Et ce n'est pas tout, mes amis... La vente à découvert peut être également un emprunt. En effet, l'acheteur emprunte un titre uniquement en échange de la promesse de le rendre un peu plus tard au moment de la liquidation. L'acheteur va pouvoir le vendre, avec pour objectif que le cours baisse et qu'il puisse alors le racheter moins cher, avant de le rendre à son prêteur. Lorsque la vente a découvert est gagée sur un emprunt de titre, elle peut en outre être reportée.
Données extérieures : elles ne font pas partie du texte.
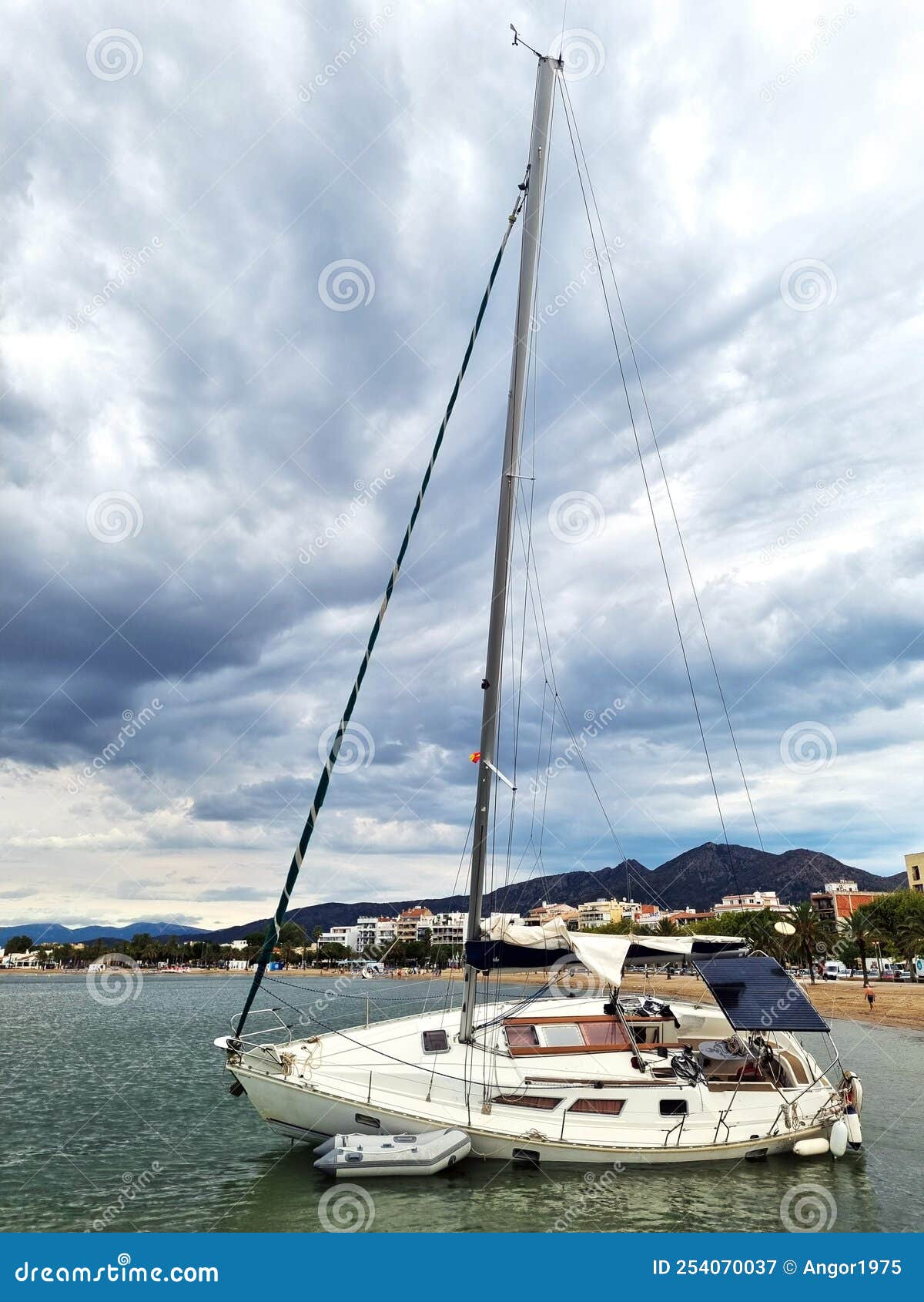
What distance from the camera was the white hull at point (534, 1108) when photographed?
1691cm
La vente à découvert peut également s'effectuer "à nu". C'est à dire que l'acheteur n'emprunte rien et qu'il se contente de vendre à terme des titres qu'il ne possède pas. Il parie sur la baisse du cours de ce titre afin d'acheter à moins cher que ce qu'il a promis de vendre. Pratiquée massivement, cette technique provoque la baisse des cours que souhaitent les vendeurs.
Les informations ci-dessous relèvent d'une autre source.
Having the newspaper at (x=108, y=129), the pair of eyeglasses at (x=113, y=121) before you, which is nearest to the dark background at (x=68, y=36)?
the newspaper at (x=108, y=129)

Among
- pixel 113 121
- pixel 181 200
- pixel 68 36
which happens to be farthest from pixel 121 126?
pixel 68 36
Comble du cynisme calculateur, des ordinateurs peuvent en «trading automatique» jouer sur des écarts très courts dans le temps et ce à large échelle. Un programme informatique spécifique pour pratiquer la vente et le rachat très rapide de titres dès qu'il s'oriente à la baisse. A grande échelle, cela présente le risque d'amplifier les baisses en déformant les cours.
Ce mécanisme est très dangereux pour les Etats, les entreprises et les investisseurs. Le vendeur n'est pas obligé d'avoir l'argent pour ce qu'il compte vendre. Tout cela est rendu possible contre le paiement d'une CRD (commission de règlement différé). Cela permettra de ne payer que 5 à 20 jours plus tard à condition que les titres soient éligibles au SRD (service du règlement différé), ce qui est le cas des grandes capitalisations boursières. Bien entendu, cela n'est pas réservé à M. et Mme Toulemonde qui n'ont pas un centime de côté. Ils ont déjà bien du mal à ce que leur banque leur accorde un découvert autorisé ou se font refuser des chèques pour 20 euros...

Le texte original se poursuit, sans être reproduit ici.